= Forrest Dewar =

Scottish surgeon (1748–1817)

Forrest Dewar FRCSEd (1 October 1748 - 9 September 1817) was a Scottish surgeon who served as President of the Royal College of Surgeons of Edinburgh for 1786 to 1788.

==Life==
He was born on 1 October 1748 the son of John Dewar and Elizabeth Jean Forrest.

In 1773 Dewar was a founding member of the Aesculapian Club. In 1782 Dewar was one of the founding members of the Harveian Society of Edinburgh and served as President in 1790 and 1814. In 1783 he was living and working from the Luckenbooths next to St Giles Cathedral in Edinburgh.

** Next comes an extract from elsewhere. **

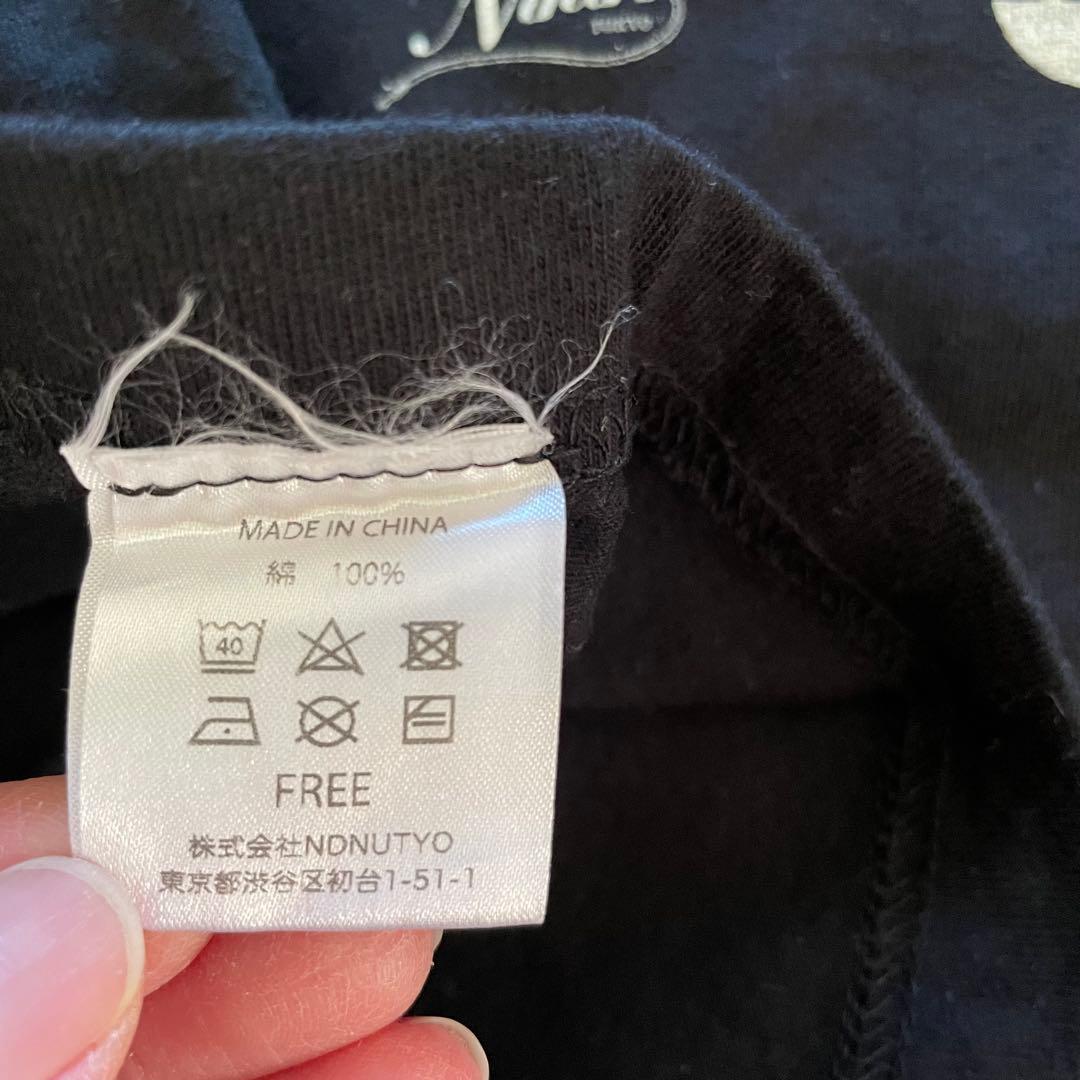 ミュージシャン NIL DUE NIL UN TOKYO MARBLE INK TEE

In 1786 he is listed as a Manager of the Edinburgh Dispensary alongside Dr Benjamin Bell, James Hunter and Thomas Elder.

In 1786 he replaced Dr Thomas Hay as President of the Royal College of Surgeons of Edinburgh and he was succeeded in turn in 1788 by Dr Andrew Wardrop.

In 1801 he is recorded as living at 9 Hunter Square, off the Royal Mile in Edinburgh's Old Town. In the same year he appears as an expert witness in the court case Rollo v Irving.

In 1816 he appears contesting a case against Young & Co in the High Court, heard by Robert Craigie, Lord Craigie, disputing rights to build in the rear garden areas along Princes Street.

He died on 9 September 1817 at his home, 59 Princes Street. He is buried in Greyfriars Kirkyard.

==Family==

In 1789 he married Anne Campbell Stewart. They had four daughters and one son.

His son John Dewar married Elizabeth Burnet Innes, the illegitimate daughter of Gilbert Innes of Stow.